Innovation will be key to address this challenge. According to Mr. Hatanaka, one of the major innovations is “personalized medicine”, which is closely related to patient selection by utilizing biomarker and companion diagnostics. Most of the pharmaceutical companies’ products at the moment, he explains, are developed with companion diagnostics, which allows them to select the most beneficial solutions for the patient.
“Our next step is to figure out how to provide access to our innovation and medicine all over the world. I believe this is our challenge. My hope is that when we develop an innovative product, whether we develop it in the U.S. or Japan, we would like to provide those benefits to each patient around the world,” he adds.
Astellas was established in 2005, following the merger of long-established Japanese pharmaceutical firms, Yamanouchi and Fujisawa. The merger of these two companies gave Astellas, which decided to make oncology its core research area, the resources to set about on achieving its goal to develop treatments for cancer patients around the globe. The company estimated that it would need to invest $1 billion at the time to better contribute to serving the needs of patients and become more competitive in the industry.
In 2007, Astellas made its first acquisition when it bought California-based Agensys which specializes in developing novel antibodies to treat cancers, and in 2009, Astellas reached development and commercial agreements with Medivation (late acquired by Pfizer) for enzalutamide, a cancer product. Another U.S. acquisition was made in 2010, with the purchase of OSI Pharmaceuticals in New York. It also recently acquired German firm Ganymed, which specializes in late-stage oncology research.
“These are our greatest achievements for cancer patients since Astellas’ establishment, and currently oncology remains a key focus area for research,” says Mr.
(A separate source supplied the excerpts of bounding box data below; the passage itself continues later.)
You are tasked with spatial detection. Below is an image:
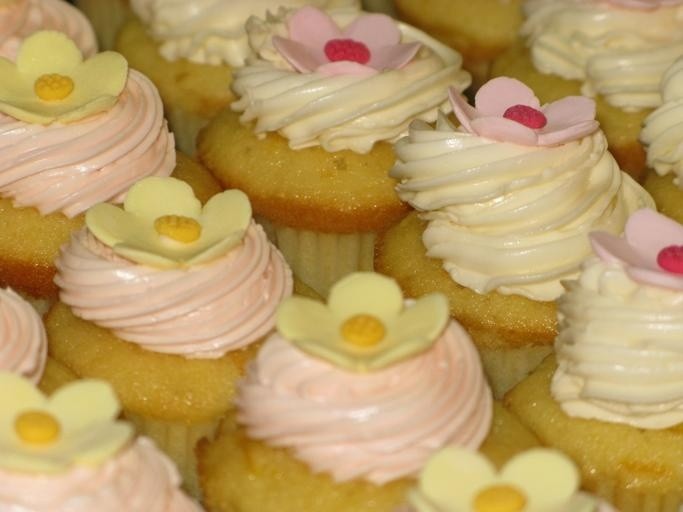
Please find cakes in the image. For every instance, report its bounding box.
[0,0,683,512]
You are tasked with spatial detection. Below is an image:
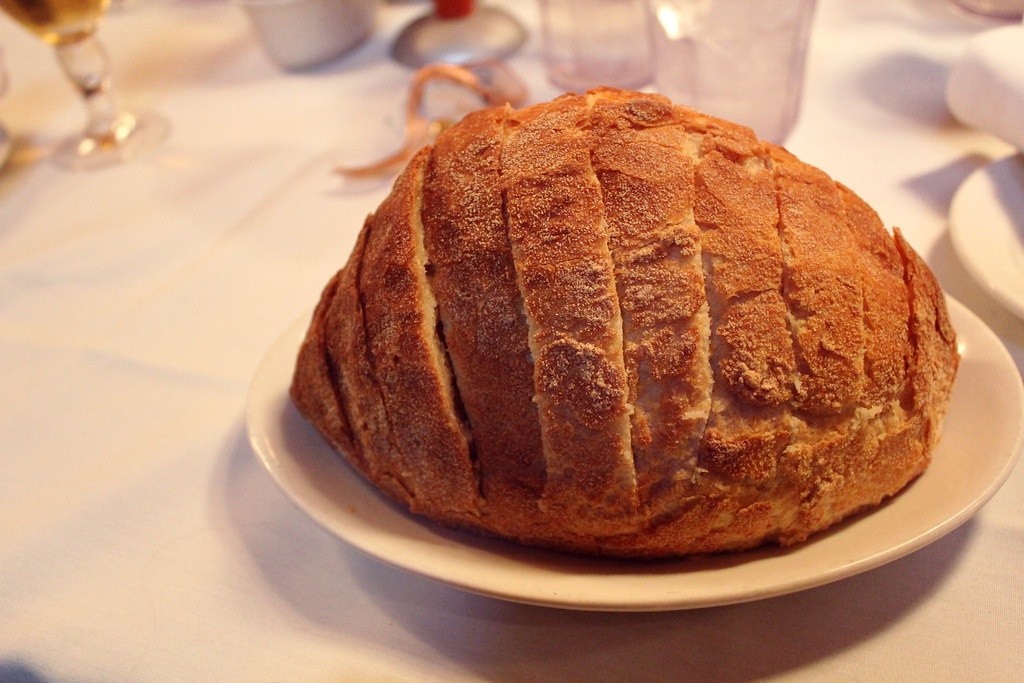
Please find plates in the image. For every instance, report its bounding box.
[242,290,1024,612]
[947,151,1024,318]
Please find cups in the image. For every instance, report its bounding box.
[536,0,656,96]
[236,0,379,69]
[644,0,816,145]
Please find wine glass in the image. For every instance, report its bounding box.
[0,0,180,173]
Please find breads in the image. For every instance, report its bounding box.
[290,87,960,553]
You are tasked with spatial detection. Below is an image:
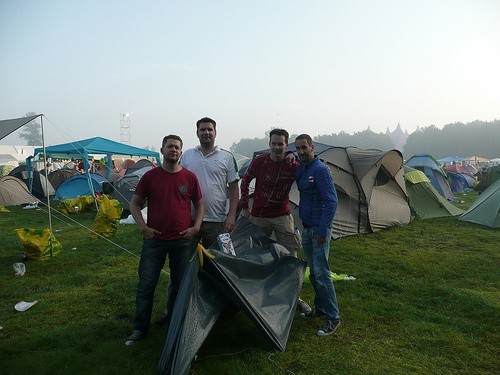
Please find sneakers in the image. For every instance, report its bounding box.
[300,309,323,318]
[317,320,340,336]
[124,332,143,345]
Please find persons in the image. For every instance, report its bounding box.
[180,117,240,248]
[240,129,332,256]
[284,133,341,335]
[127,135,204,344]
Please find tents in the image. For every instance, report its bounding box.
[230,141,500,239]
[160,214,309,375]
[0,113,161,257]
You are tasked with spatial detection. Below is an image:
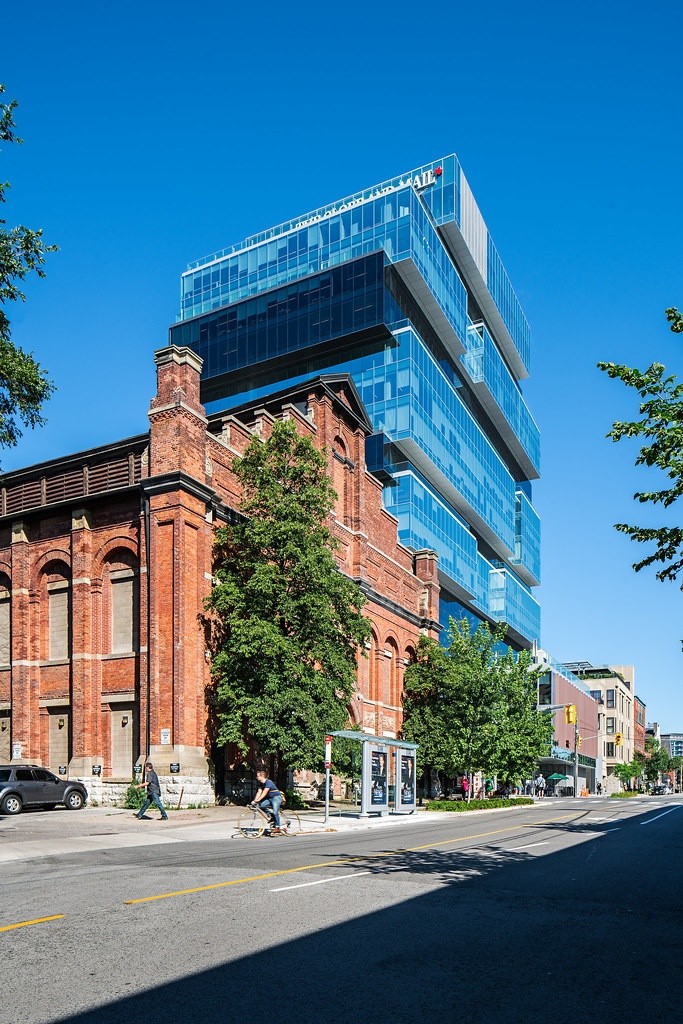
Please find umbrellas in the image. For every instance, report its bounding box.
[547,773,569,793]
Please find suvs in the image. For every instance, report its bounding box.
[1,762,90,815]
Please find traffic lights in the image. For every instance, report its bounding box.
[615,733,622,746]
[578,735,582,748]
[566,739,570,749]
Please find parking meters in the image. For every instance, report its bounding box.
[322,735,333,824]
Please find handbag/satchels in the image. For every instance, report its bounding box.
[536,785,539,791]
[279,791,286,805]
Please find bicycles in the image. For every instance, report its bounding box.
[237,801,301,839]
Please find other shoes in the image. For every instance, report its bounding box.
[157,818,168,821]
[271,828,280,833]
[133,813,141,819]
[267,818,274,823]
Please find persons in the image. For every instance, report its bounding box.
[484,776,494,797]
[407,758,414,783]
[536,773,546,799]
[132,763,168,820]
[377,753,386,777]
[250,770,283,833]
[597,781,601,795]
[459,774,468,801]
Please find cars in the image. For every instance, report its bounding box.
[650,786,666,795]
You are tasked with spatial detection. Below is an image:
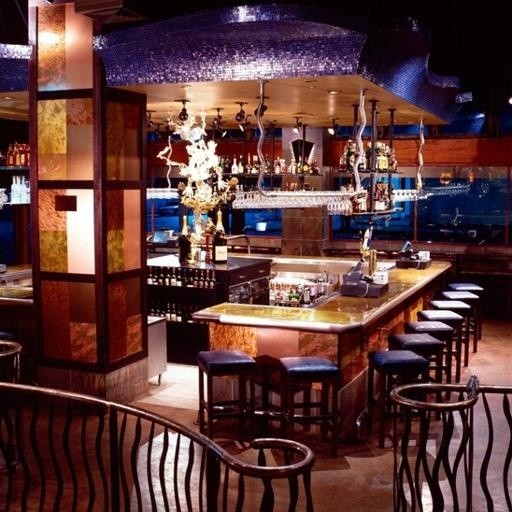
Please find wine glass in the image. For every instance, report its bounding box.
[391,188,420,203]
[232,188,354,216]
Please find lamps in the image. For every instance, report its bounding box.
[292,116,302,133]
[327,119,339,135]
[174,96,271,137]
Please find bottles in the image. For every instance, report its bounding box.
[339,138,392,214]
[269,279,325,304]
[6,142,32,205]
[147,266,217,325]
[211,210,228,265]
[217,153,322,176]
[178,215,192,266]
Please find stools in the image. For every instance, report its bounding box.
[198,348,338,459]
[368,283,484,449]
Hatanaka.
“In addition to that, we focus on other research areas. Our key fields at this time are oncology, immunology, urology, nephrology and neuroscience. In addition to those, we have identified two new emerging therapeutic areas, which are muscle disease and ophthalmology.”
Cancer is one of the largest causes of death worldwide; and the disease will continue to grow evermore prominent as the populations in the West and Japan age. The World Health Organization predicts that by 2050, one in two people will develop cancer in their lifetime. This sets an unprecedented challenge for companies involved in oncology such as Astellas.
“We understand that there has been a lot of research and advancement done in the oncology area. Nevertheless, there are still many unmet medical needs that have not been covered. From this, we can clearly see that there is still great room for growth, allowing for further development and exploration,” explains Mr. Hatanaka.
“Let me also highlight that first and foremost, we are working on a cure, however through the course of R&D and as I mentioned earlier, we will also focus on care as well.”